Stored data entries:
§ §
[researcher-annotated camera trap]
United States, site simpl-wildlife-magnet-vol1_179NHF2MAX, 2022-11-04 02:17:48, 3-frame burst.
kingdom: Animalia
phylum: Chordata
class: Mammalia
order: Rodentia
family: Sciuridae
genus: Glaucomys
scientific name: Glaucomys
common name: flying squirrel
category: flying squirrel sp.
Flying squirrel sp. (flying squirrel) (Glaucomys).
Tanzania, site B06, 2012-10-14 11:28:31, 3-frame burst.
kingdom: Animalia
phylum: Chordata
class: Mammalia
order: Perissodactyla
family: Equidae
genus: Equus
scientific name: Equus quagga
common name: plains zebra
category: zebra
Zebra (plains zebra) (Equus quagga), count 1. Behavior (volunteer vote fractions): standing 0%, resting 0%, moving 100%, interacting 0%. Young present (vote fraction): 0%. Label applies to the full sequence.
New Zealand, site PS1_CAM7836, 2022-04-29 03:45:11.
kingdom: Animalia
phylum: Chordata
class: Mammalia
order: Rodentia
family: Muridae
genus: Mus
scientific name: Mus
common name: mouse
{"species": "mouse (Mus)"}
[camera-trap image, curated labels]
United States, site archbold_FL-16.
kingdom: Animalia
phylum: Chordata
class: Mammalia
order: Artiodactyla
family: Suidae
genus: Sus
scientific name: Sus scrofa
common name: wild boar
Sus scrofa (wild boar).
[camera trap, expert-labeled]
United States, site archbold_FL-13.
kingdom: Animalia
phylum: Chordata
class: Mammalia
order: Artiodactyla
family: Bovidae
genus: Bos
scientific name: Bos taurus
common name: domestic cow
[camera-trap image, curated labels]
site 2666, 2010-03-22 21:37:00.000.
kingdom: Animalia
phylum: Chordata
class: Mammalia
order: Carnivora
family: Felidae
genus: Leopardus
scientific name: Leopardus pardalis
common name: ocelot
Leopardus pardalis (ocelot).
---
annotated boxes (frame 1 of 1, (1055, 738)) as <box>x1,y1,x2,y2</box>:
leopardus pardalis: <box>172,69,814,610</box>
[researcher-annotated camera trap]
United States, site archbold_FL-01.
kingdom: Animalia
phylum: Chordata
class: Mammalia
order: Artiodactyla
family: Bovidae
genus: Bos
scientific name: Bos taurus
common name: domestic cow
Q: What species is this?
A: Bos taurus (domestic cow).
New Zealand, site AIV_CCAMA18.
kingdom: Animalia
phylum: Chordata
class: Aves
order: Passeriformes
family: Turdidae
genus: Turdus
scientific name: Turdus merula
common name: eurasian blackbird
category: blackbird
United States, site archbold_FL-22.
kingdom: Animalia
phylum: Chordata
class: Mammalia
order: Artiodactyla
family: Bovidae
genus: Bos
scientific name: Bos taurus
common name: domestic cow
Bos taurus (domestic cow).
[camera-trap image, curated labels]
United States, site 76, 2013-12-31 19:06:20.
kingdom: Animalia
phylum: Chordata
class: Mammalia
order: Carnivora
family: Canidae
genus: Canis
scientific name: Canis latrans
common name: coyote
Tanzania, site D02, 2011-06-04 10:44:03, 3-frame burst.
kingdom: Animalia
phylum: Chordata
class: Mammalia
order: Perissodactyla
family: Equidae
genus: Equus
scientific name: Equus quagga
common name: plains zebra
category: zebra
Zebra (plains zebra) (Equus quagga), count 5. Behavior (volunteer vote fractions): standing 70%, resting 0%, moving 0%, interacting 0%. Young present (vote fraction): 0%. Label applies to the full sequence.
§ §
Exercise instructions
Your reply must contain each entry, reproduced exactly.

Task output
[researcher-annotated camera trap]
United States, site simpl-wildlife-magnet-vol1_179NHF2MAX, 2022-11-04 02:17:48, 3-frame burst.
kingdom: Animalia
phylum: Chordata
class: Mammalia
order: Rodentia
family: Sciuridae
genus: Glaucomys
scientific name: Glaucomys
common name: flying squirrel
category: flying squirrel sp.
Flying squirrel sp. (flying squirrel) (Glaucomys).
Tanzania, site B06, 2012-10-14 11:28:31, 3-frame burst.
kingdom: Animalia
phylum: Chordata
class: Mammalia
order: Perissodactyla
family: Equidae
genus: Equus
scientific name: Equus quagga
common name: plains zebra
category: zebra
Zebra (plains zebra) (Equus quagga), count 1. Behavior (volunteer vote fractions): standing 0%, resting 0%, moving 100%, interacting 0%. Young present (vote fraction): 0%. Label applies to the full sequence.
New Zealand, site PS1_CAM7836, 2022-04-29 03:45:11.
kingdom: Animalia
phylum: Chordata
class: Mammalia
order: Rodentia
family: Muridae
genus: Mus
scientific name: Mus
common name: mouse
{"species": "mouse (Mus)"}
[camera-trap image, curated labels]
United States, site archbold_FL-16.
kingdom: Animalia
phylum: Chordata
class: Mammalia
order: Artiodactyla
family: Suidae
genus: Sus
scientific name: Sus scrofa
common name: wild boar
Sus scrofa (wild boar).
[camera trap, expert-labeled]
United States, site archbold_FL-13.
kingdom: Animalia
phylum: Chordata
class: Mammalia
order: Artiodactyla
family: Bovidae
genus: Bos
scientific name: Bos taurus
common name: domestic cow
[camera-trap image, curated labels]
site 2666, 2010-03-22 21:37:00.000.
kingdom: Animalia
phylum: Chordata
class: Mammalia
order: Carnivora
family: Felidae
genus: Leopardus
scientific name: Leopardus pardalis
common name: ocelot
Leopardus pardalis (ocelot).
---
annotated boxes (frame 1 of 1, (1055, 738)) as <box>x1,y1,x2,y2</box>:
leopardus pardalis: <box>172,69,814,610</box>
[researcher-annotated camera trap]
United States, site archbold_FL-01.
kingdom: Animalia
phylum: Chordata
class: Mammalia
order: Artiodactyla
family: Bovidae
genus: Bos
scientific name: Bos taurus
common name: domestic cow
Q: What species is this?
A: Bos taurus (domestic cow).
New Zealand, site AIV_CCAMA18.
kingdom: Animalia
phylum: Chordata
class: Aves
order: Passeriformes
family: Turdidae
genus: Turdus
scientific name: Turdus merula
common name: eurasian blackbird
category: blackbird
United States, site archbold_FL-22.
kingdom: Animalia
phylum: Chordata
class: Mammalia
order: Artiodactyla
family: Bovidae
genus: Bos
scientific name: Bos taurus
common name: domestic cow
Bos taurus (domestic cow).
[camera-trap image, curated labels]
United States, site 76, 2013-12-31 19:06:20.
kingdom: Animalia
phylum: Chordata
class: Mammalia
order: Carnivora
family: Canidae
genus: Canis
scientific name: Canis latrans
common name: coyote
Tanzania, site D02, 2011-06-04 10:44:03, 3-frame burst.
kingdom: Animalia
phylum: Chordata
class: Mammalia
order: Perissodactyla
family: Equidae
genus: Equus
scientific name: Equus quagga
common name: plains zebra
category: zebra
Zebra (plains zebra) (Equus quagga), count 5. Behavior (volunteer vote fractions): standing 70%, resting 0%, moving 0%, interacting 0%. Young present (vote fraction): 0%. Label applies to the full sequence.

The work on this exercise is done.